■ Reading text ■
I don't think I need to list any more of my groupings - you get the idea. This grouping field in itunes is autocomplete, which makes this work much easier. It also makes it important to use a fixed term order, and a fixed vocabulary.

Beyond this, I also organise my collection by bpm, year, rating (using stars - DJable lindy hop needs 3 stars to get into the list, all the safety songs have 5 stars), using the itunes fields. You can see, here, how I'm painting myself into a corner by using itunes. It means that all this data isn't necessarily stored in the song file in a useable way - I'm quite dependent on itunes to help me manage my collection. And as every librarian knows, it's a bad idea to keep your metadata in just one form, dependent on software that has a limited lifespan. ARGH!

I often use the 'date added' field to help me keep track of my newer music. If I've just bought a bunch of new CDs, I want to be able to access them quickly when I'm DJing. I usually search by key word (eg artist or song title), then manage the results by date added. This will help me find that Ellington song I bought last week, when I have >1000 Ellington tracks in m lindy hop folder.

Song title is often the field I search by term, or the way I narrow down my selection when I’m DJing. For example, I’ll be playing song X, checking out the vibe in the room, and think “Hm, I reckon a bit of Basie would go down well now.” Then I search for Basie in my lindy hop. If I’m looking for a particular Basie track – eg 1950s vocal stuff by Big Joe Turner – I’ll narrow the search by adding ‘vocal’. That’ll give me a list of songs that I’ll then look through manually for the right tempo or song title.

You’ll note that I list female before male in the ‘female male vocal’ listings. This is my small attempt to undo the ingrained gender bias in controlled vocabularies. Data ain’t neutral, yo.

All this search term use and collection management is really about my managing my collection before I start DJing, and in my DJing prep before a set. When I’m actually DJing, I tend to go by nose, responding to what I feel in the room. I do find I have particular habits, and tend to overplay some songs. This is when the search terms and tools help me break habits: instead of playing ‘Sent For you Yesterday’ by Basie in the 50s, I might hunt down something with a similarly high energy and rhythm section, but by a different artist.
I find that DJing on shitty sound systems also affects my DJing habits – I lean on more recent recordings these days because the place I DJ at most has the WORST sound system and acoustics ever. A pretty awful result of this is that I neglect my older music, and have, ultimately, lost interest in DJing because that older stuff is what inspires me most.

Once I’ve found a song, I drag it to my previewing app, and listen to it through the headphones. I find it really important to keep one ear ‘in the room’ while I’m previewing – I want to hear how this new song feels and sounds next to the one in the room. I also need to keep my eyes on the dancers while I’m previewing. I watch how they’re dancing and responding emotionally to the current song that’s actually in the room, and I gauge where they’re likely to go, emotionally, in the next song. If they’re kind of tired, physically, I might keep the energy up in the next song, but drop the tempo a bit. If they’re physically fine, but kind of manic and sort of emotionally battered, i might drop the energy but keep the tempo up.

■ Tasks ■
[1] Repeat the passage on DJing and organizing a music collection word for word, from "Beyond this, I" up to and including "limited lifespan. ARGH!".
[2] Carry on the passage about DJing and organizing a music collection from the point where it ends.

■ Dataset content ■

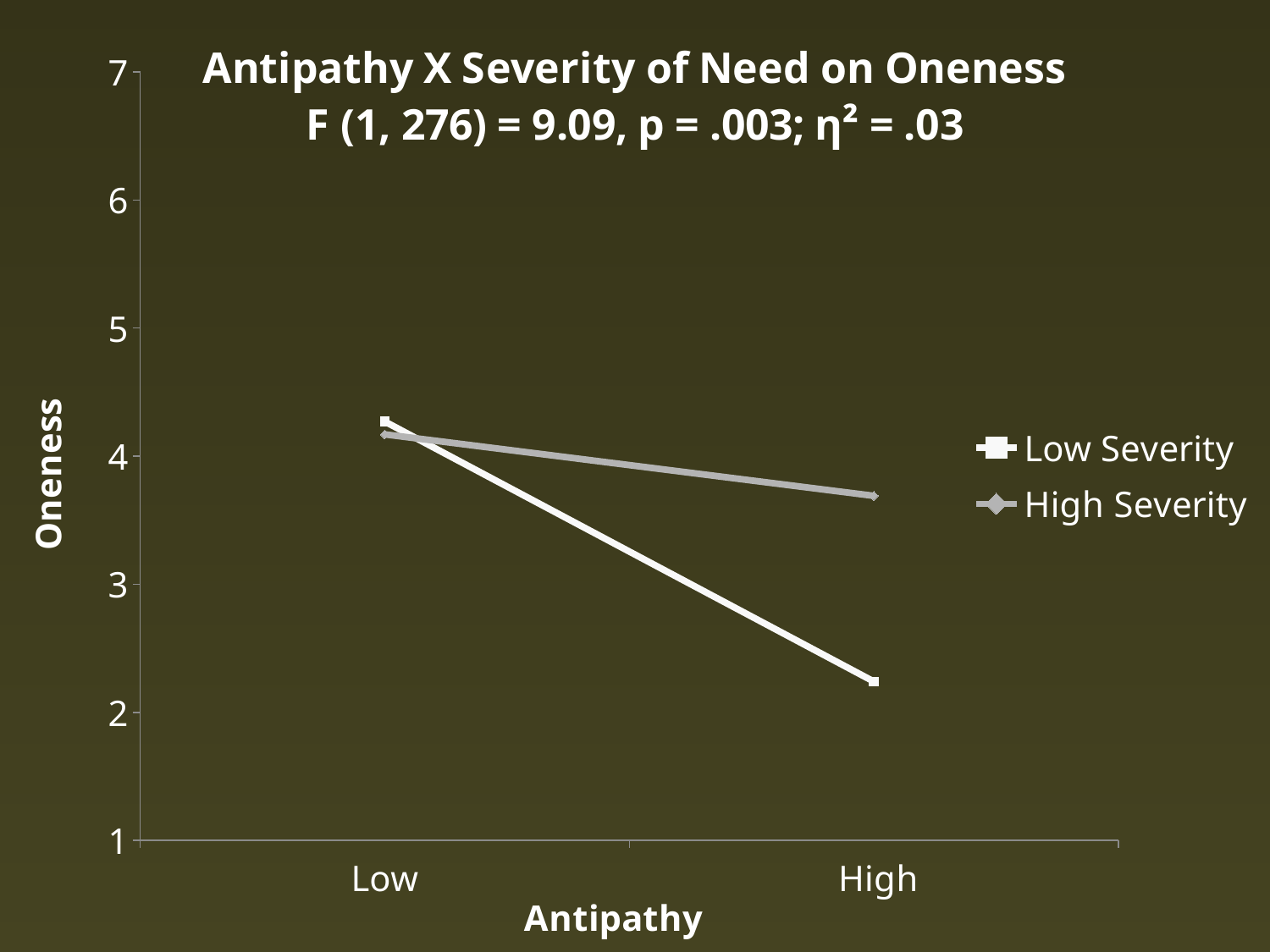
How many categories are shown on the x axis? 2 Which series shows the steeper decline from Low to High antipathy? Low Severity What kind of chart is shown on the slide? line chart Is the High Severity value at High antipathy greater or less than 3? greater Is the Low Severity value at Low antipathy greater or less than 4? greater Does the High Severity line rise or fall from Low to High antipathy? fall Is the Low Severity value at High antipathy greater or less than 3? less At High antipathy, which series has the larger Oneness value, Low Severity or High Severity? High Severity What is the label of the y axis? Oneness How many series does the legend list? 2 Does the Low Severity line rise or fall from Low to High antipathy? fall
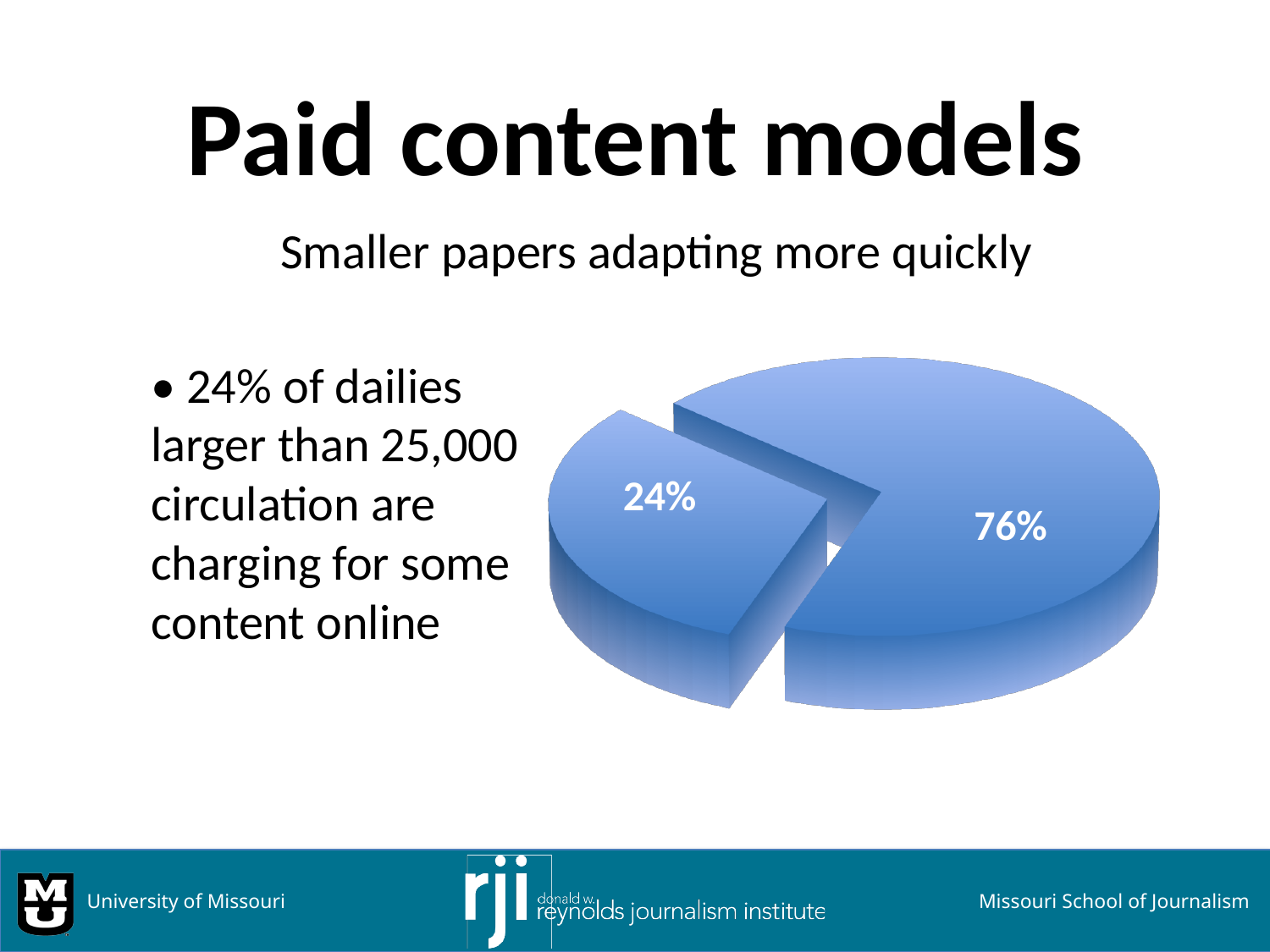
How many slices does the pie chart have? 2 What is the difference in percentage points between the two slices of the pie chart? 52 What is the value of the smallest slice in the pie chart? 24% What colour are the slices of the pie chart? blue What is the title of the slide containing the pie chart? Paid content models Which slice is larger, the one labelled 24% or the one labelled 76%? 76% What is the value of the largest slice in the pie chart? 76% What percentage is labelled on the slice that is pulled out from the rest of the pie? 24% What do the two slices of the pie chart add up to? 100% Is the larger slice of the pie chart greater or less than 50%? greater What kind of chart is shown on the slide? pie chart What share of the pie does the smaller slice represent? 24%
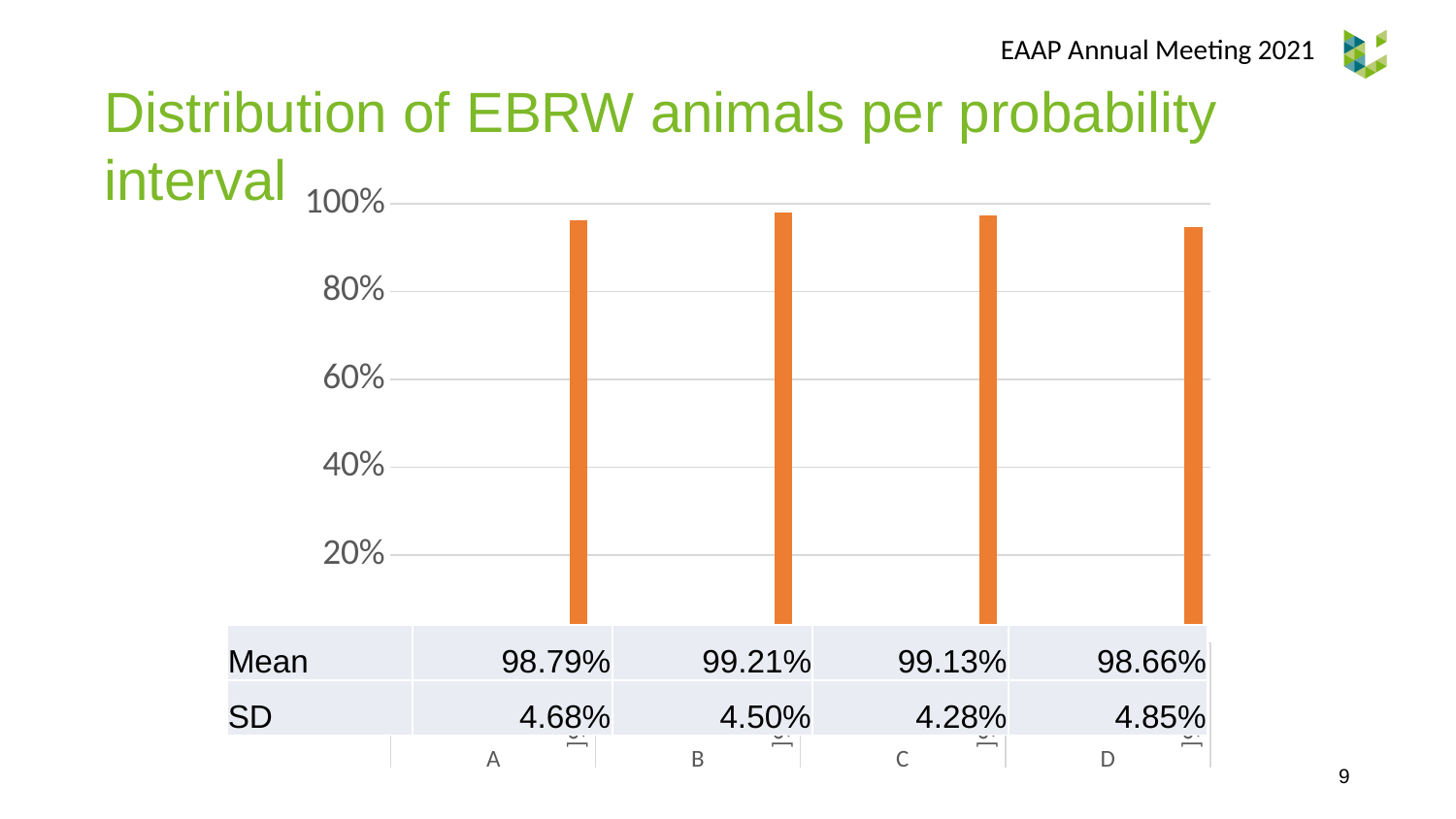
Which bar is taller, B or D? B What is the difference between the Mean values shown for B and A? 0.42% What SD value is shown in the table for category C? 4.28% What Mean value is shown in the table for category A? 98.79% What kind of chart is shown on the slide? bar chart Is the value for category A greater or less than 80%? greater What colour are the bars in the chart? orange Which category has the highest Mean value in the table? B What is the title of the chart on the slide? Distribution of EBRW animals per probability interval How many categories are shown on the x axis of the chart? 4 Is the value for category D greater or less than 60%? greater Which category has the lowest SD value in the table? C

■ Exercise responses ■
[1]
Beyond this, I also organise my collection by bpm, year, rating (using stars - DJable lindy hop needs 3 stars to get into the list, all the safety songs have 5 stars), using the itunes fields. You can see, here, how I'm painting myself into a corner by using itunes. It means that all this data isn't necessarily stored in the song file in a useable way - I'm quite dependent on itunes to help me manage my collection. And as every librarian knows, it's a bad idea to keep your metadata in just one form, dependent on software that has a limited lifespan. ARGH!

[2]
To do this sort of crowd reading, you need to be able to understand what people are feeling by observing their bodies. This is where I think it takes a fair bit of dancing experience. If you have a degree of empathy, you can judge the emotions people are feeling, whether you’re doing it consciously or not. At a simple level, happy people smile. But happy, excited, engaged dancers ‘in the zone’ also turn their muscles on in a different way – the energy reaches their finger tips, they lift their head at a particular angle, they don’t notice anyone around them except their partner, they laugh or show expression unguardedly, and without inhibition. I like DJing for beginners particularly because they are the most free with their emotions in these moments – they don’t have the physical control to be particular graceful or technically precise, but they’re so new to dancing their responses are utterly honest and quite wonderful. And because they don’t have as much stamina, these moments are fleeting.

Ironically, I’ve found that the most creative sets I’ve done recently have been ones where I’ve forgotten my headphones, and haven’t been able to preview – I take more risks, and use my search tools more efficiently. I also use my memory of songs, and how they feel to actually dance to.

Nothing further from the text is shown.